Text passage:
=== Section Start ===

I did one small area and it hasnt gone through. Its just on surface








[/URL][/IMG]


----------



## pdrpaul

*hi*

hi mate, you really have to be ruthless with it when grinding rust out im fairly sure when you start attacking that wing properly you will be left with plenty holes and as said only way to guarantee rust will stay away is weld new metal in,,, time you do that and get even a back street bodyshop to paint and blend it in, it will be expensive.. get your colour code and look on ebay for replacement in same colour. I had to get a new silver wing on my astra after previous owner messed it up. colour is 99% perfect. would never know it was different wing unless you knew what to look for.


----------



## squiggs

What he said .......

You've got to get rid of every last tiny bit of rust out ...... and that wing hasn't got a bit of surface rust - it's rotten!
By the time you get rid of every last pin prick of rust you'll have lost the bottom 2 inches of the panel/arch


----------



## darkchild101

Thanks lads. So new wing it is

What is it with German cars of that period (late 1990s)? Mercs of that period notorious for rust, have noticed same on BMWs and VWs


----------



## Tintin

It was during this period that companies made the move to waterbased paints I believe. I think MB were also building cars in South Africa and there were quality control issues. The failure of paint around wheel arches is a well known fault on MB's of that period I understand.

=== Section End ===

Data excerpt:
=== Section Start ===

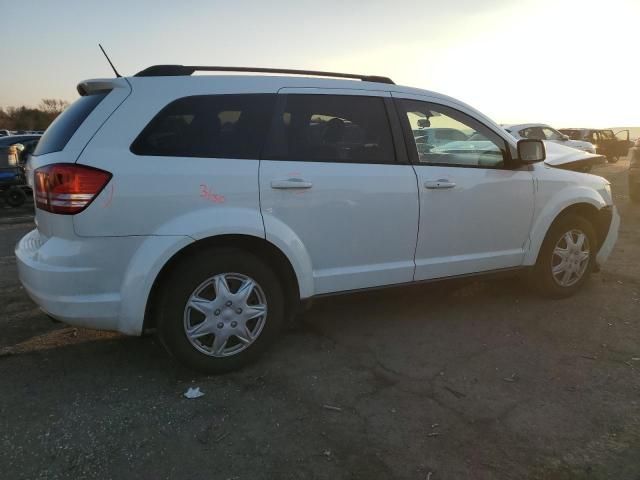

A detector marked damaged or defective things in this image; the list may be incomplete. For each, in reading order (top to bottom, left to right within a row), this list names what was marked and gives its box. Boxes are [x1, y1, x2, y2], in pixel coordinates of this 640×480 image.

cracked asphalt [0, 159, 636, 478]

=== Section End ===

Your instructions:
Answer the following questions from the thread on car wing rust:
(a) What does pdrpaul give as the only way to guarantee that rust will stay away?
(b) What does squiggs say will be lost by the time every pin prick of rust is removed?
(c) What move does Tintin believe companies made during the late 1990s?

Task solution:
(a) Welding new metal in.
(b) The bottom 2 inches of the panel/arch.
(c) The move to waterbased paints.